Martin Cox explains why he didn't carry on to Istanbul

There's been some interest in why I scratched from the Transcontinental race, when I could have quite clearly carried on going to Istanbul. I've wanted to write this for a few days, but felt that the time wasn't quite right.

I absolutely don't want the reader to think too much into this, but simply recognise that a great many people would do the exact same thing if placed in the same scenario. People are inherently good.

My racing season this year has featured just two events. You can see how well the first one went here, so it might be fairly obvious how keen I'd be to do well in the Transcontinental.

I missed its inaugural year as I had plans of riding across Northern Europe already, so this race was the culmination of 18 months of excitement.

As you've already seen here and here I was having a less than stellar race by the time I arrived in Italy. The Stelvio, via the Umbrail side, in conjunction with the Fluela Pass and some pretty unique routing had knacked this as a race for me, but as far as adventures go, I was still rocking it hard (I'm totally down with the kids, eh).

I'd just left Verona, home of the Montagues and Capulets, when I saw a message on Facebook saying that a racer had been hit by a car and was in need of assistance.

I didn't know who the racer was, number 97 Evangelos Voulgarakis. I didn't know if he spoke English and I didn't even know if I would do any good by visiting with him. But what I did know is how rubbish it is to wake from surgery and have nobody there for you. I knew how upset he would be about his race, and I think I knew that a friendly face would give him comfort at this time. There was no real decision to be made.

I tried to get the first train back, and after waiting for 45 minutes I was waved away dismissively by the guard who just told me there was no room for my bike. So I TT'd my way back to Verona, about 25 miles, to get to the hospital and my fallen comrade.

I arrived, and after saying the Italian for bicycle (bici - pronounced beetchy) I found my way to his room. As I thought, we didnt recognise each other, but no matter: the Transcontinental cap atop my head was enough to settle him and provide comfort.

It turned out he had been driven into by a car, smashing into his calf and breaking the fibula. There was blood and pain everywhere, and if truth be told, I really didn't know what I was doing there, but it felt like the right thing to be doing.

Sparing you salacious details, I stayed the next 24 hours, pretty much scuppering any chance of me being able to get to Istanbul, via any means, in time for my flight home at the end of the week. We talked when he was awake, telling stories of family and children, I passed messages from his wife and helped her to stay current as she was still stuck in Greece. He slept a lot. After surgery the doctors told me to keep him awake. Really doc, the guy has just ridden 1000km across Europe, all his body wants is sleep!
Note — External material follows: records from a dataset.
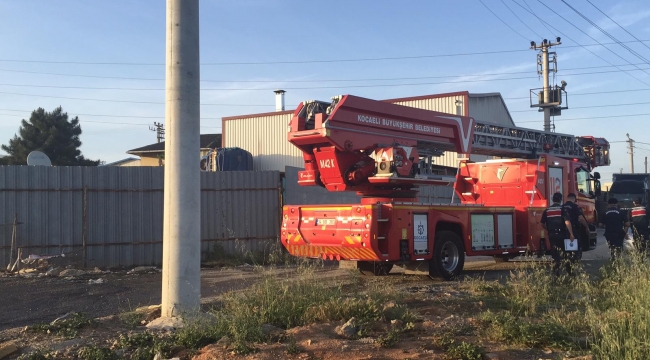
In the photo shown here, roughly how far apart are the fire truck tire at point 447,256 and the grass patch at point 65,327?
6734 millimetres

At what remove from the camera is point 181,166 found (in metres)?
7.46

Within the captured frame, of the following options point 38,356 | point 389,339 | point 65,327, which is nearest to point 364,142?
point 389,339

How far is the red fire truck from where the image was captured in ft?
36.1

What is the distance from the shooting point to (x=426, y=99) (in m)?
30.7

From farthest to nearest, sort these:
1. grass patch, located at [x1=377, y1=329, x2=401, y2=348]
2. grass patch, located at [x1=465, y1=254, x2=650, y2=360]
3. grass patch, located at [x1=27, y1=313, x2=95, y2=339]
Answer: grass patch, located at [x1=27, y1=313, x2=95, y2=339]
grass patch, located at [x1=377, y1=329, x2=401, y2=348]
grass patch, located at [x1=465, y1=254, x2=650, y2=360]

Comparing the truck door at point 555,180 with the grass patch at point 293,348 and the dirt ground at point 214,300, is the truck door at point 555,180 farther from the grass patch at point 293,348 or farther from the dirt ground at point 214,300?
the grass patch at point 293,348

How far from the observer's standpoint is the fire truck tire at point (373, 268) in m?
13.0

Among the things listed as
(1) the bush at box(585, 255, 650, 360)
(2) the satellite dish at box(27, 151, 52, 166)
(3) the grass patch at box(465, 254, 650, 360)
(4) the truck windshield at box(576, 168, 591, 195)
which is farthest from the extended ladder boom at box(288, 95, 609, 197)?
(2) the satellite dish at box(27, 151, 52, 166)

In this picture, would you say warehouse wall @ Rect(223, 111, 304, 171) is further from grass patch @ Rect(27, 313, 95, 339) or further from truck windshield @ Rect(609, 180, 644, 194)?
grass patch @ Rect(27, 313, 95, 339)

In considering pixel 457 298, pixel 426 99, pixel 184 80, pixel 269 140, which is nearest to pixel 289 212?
pixel 457 298

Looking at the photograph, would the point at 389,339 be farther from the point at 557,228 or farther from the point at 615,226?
the point at 615,226

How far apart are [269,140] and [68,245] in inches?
796

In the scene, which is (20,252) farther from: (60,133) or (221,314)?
(60,133)

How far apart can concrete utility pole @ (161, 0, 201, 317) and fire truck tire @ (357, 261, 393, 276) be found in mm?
5966
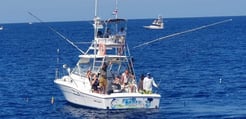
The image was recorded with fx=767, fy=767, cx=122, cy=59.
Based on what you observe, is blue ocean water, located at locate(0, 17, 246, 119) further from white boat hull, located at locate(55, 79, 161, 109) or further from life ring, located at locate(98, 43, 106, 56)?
life ring, located at locate(98, 43, 106, 56)

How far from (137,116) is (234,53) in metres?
55.7

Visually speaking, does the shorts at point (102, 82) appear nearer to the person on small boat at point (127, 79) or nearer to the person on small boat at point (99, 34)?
the person on small boat at point (127, 79)

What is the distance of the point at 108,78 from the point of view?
43.4m

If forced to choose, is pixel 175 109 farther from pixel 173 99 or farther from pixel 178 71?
pixel 178 71

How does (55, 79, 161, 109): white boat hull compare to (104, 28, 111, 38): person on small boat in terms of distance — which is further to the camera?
(104, 28, 111, 38): person on small boat

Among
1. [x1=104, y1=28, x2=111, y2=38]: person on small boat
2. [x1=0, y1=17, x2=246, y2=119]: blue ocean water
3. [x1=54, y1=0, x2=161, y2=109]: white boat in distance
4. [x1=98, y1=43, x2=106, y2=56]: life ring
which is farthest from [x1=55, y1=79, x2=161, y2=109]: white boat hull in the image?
[x1=104, y1=28, x2=111, y2=38]: person on small boat

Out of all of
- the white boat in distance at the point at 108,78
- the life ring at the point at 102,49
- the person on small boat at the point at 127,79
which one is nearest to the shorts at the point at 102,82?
the white boat in distance at the point at 108,78

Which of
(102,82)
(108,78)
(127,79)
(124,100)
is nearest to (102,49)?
(108,78)

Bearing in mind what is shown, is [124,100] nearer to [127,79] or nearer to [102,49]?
[127,79]

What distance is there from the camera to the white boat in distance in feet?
137

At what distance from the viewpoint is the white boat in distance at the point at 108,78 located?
4169cm

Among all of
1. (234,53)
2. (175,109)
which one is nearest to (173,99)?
(175,109)

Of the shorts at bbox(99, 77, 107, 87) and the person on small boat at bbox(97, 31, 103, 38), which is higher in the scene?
the person on small boat at bbox(97, 31, 103, 38)

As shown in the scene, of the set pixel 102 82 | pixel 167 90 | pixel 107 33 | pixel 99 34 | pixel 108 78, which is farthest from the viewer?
pixel 167 90
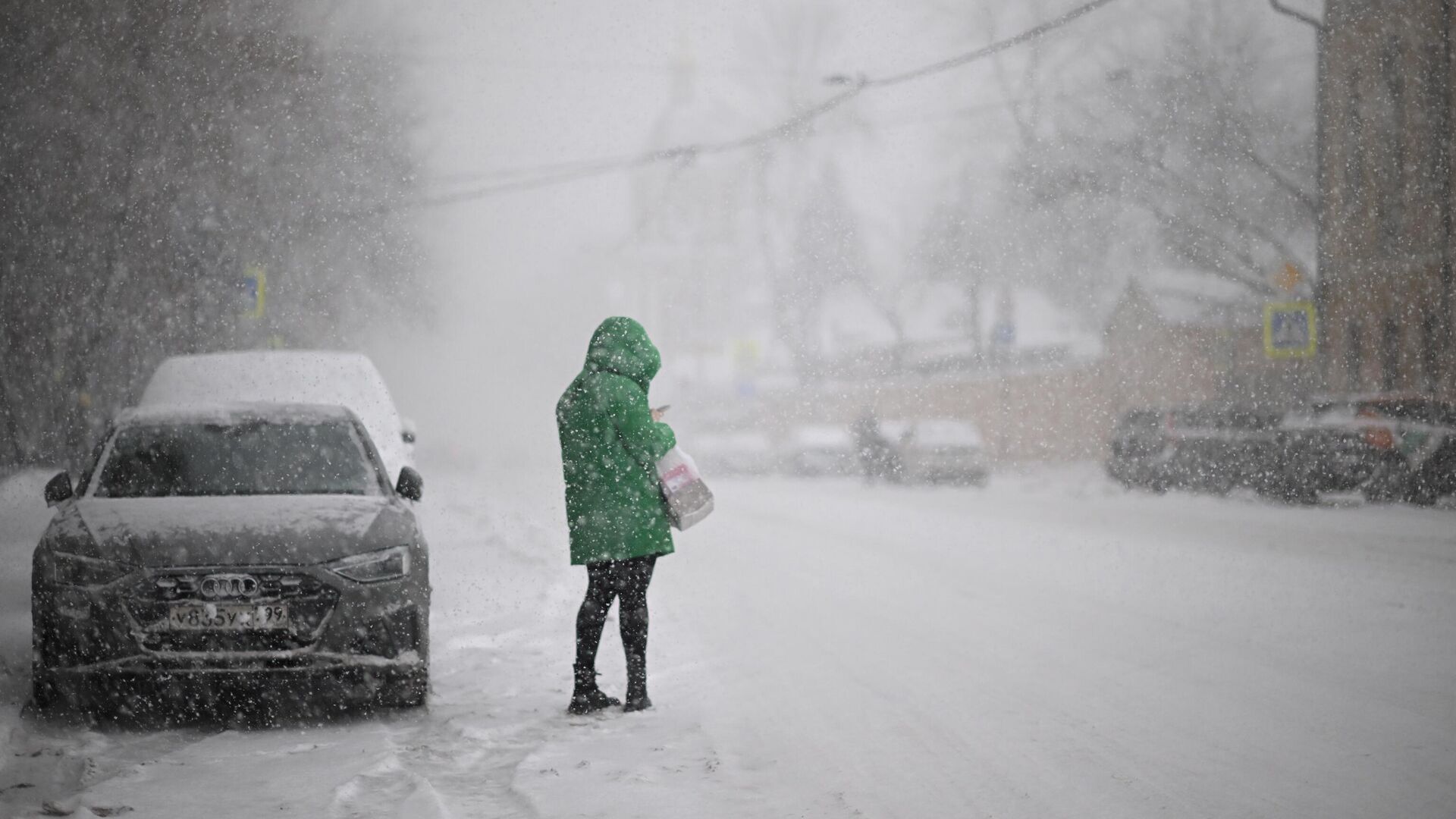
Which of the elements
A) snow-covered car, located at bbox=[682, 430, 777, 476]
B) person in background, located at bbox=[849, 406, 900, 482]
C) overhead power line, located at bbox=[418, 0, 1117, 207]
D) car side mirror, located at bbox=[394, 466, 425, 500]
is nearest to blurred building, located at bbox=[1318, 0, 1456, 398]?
person in background, located at bbox=[849, 406, 900, 482]

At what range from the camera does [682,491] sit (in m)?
6.20

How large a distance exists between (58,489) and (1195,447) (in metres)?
21.3

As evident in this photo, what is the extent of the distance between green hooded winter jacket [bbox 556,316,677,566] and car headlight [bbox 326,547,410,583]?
29.4 inches

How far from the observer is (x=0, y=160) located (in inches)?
704

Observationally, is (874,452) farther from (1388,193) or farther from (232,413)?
(232,413)

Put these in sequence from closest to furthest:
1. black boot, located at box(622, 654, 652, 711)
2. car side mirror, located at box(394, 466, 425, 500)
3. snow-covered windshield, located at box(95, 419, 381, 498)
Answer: black boot, located at box(622, 654, 652, 711), snow-covered windshield, located at box(95, 419, 381, 498), car side mirror, located at box(394, 466, 425, 500)

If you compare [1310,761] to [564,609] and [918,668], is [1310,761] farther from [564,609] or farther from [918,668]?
[564,609]

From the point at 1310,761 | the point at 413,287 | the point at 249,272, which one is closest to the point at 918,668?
the point at 1310,761

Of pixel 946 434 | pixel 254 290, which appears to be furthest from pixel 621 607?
pixel 946 434

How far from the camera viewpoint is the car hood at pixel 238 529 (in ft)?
19.8

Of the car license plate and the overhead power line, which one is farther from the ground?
the overhead power line

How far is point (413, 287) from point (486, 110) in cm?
546

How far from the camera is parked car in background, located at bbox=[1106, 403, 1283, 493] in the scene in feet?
77.8

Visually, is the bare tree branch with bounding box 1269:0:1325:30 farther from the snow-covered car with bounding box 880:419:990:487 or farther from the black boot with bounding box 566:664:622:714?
the black boot with bounding box 566:664:622:714
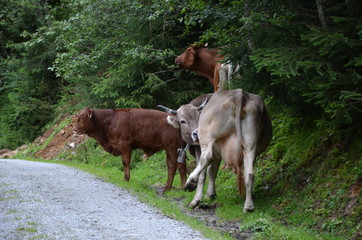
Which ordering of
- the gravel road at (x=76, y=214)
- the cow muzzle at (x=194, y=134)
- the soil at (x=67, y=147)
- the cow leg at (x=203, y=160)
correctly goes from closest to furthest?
the gravel road at (x=76, y=214) < the cow leg at (x=203, y=160) < the soil at (x=67, y=147) < the cow muzzle at (x=194, y=134)

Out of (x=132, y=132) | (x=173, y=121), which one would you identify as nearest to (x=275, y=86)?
(x=173, y=121)

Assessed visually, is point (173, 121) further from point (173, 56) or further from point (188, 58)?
point (173, 56)

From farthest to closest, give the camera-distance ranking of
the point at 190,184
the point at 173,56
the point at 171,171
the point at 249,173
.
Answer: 1. the point at 173,56
2. the point at 171,171
3. the point at 190,184
4. the point at 249,173

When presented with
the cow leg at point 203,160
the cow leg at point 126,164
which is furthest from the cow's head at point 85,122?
the cow leg at point 203,160

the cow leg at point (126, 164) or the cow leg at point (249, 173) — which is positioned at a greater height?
the cow leg at point (249, 173)

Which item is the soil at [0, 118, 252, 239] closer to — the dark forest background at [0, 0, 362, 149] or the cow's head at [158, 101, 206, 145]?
the cow's head at [158, 101, 206, 145]

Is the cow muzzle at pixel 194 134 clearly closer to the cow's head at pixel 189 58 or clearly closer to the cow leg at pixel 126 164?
the cow leg at pixel 126 164

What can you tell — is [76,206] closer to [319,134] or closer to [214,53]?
[319,134]

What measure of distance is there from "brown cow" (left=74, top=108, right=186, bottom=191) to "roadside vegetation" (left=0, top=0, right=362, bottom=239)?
2.76ft

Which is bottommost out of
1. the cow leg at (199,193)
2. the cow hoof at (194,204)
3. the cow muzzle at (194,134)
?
the cow hoof at (194,204)

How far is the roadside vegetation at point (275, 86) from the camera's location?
22.9 feet

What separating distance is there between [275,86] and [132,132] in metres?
5.40

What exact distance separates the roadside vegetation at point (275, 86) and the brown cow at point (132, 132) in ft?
2.76

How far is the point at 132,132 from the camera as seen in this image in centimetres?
1374
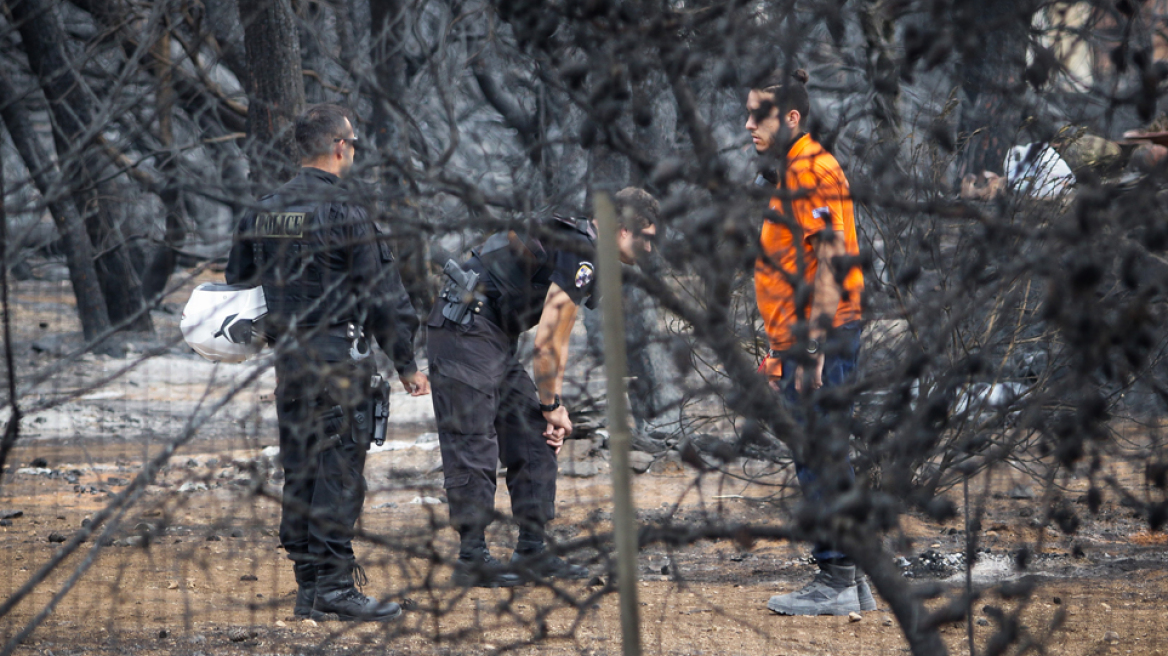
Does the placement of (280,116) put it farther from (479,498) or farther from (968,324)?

I watched as my 18 months slipped away, all the while helping this bike rider whose need, and the need of his family, was far greater than my own

I write this five days after the event, when I've been able to watch the other racers cross strange lands and have adventures of their own, and of course I'm a little downbeat about my curtailed race, but I know that next year will soon come around, and with it my chance to attempt this race.

At that moment, at that time, I made the absolute right decision, no doubts in my mind or heart about it.

That's one of the great things about the Transcontinental race, and which I believe sets in apart from other races. It's not just about digging deep into your hurt-locker like Kristoff or Pippa did to win. It's far more of a journey, an opportunity if you will, to see how you cope with trials and adversity. All the racers will face them. Some will crumble at the first challenge; others will face the head-on with a grin and look to overcome; others still will simply go through them, struggling against the weight of expectations of self and also family, slowly grinding out the miles.

Me? Well I was faced with an opportunity to help someone in need, to put aside my own desires and help someone who needed it more than I did. I can be a bit of a dick at time, I'm glad this wasn't one of them.

I hope that my sponsors won't be too disappointed in my lack of racing, but more importantly I hope that I can show a positive example to my kids, and show them what's truly important.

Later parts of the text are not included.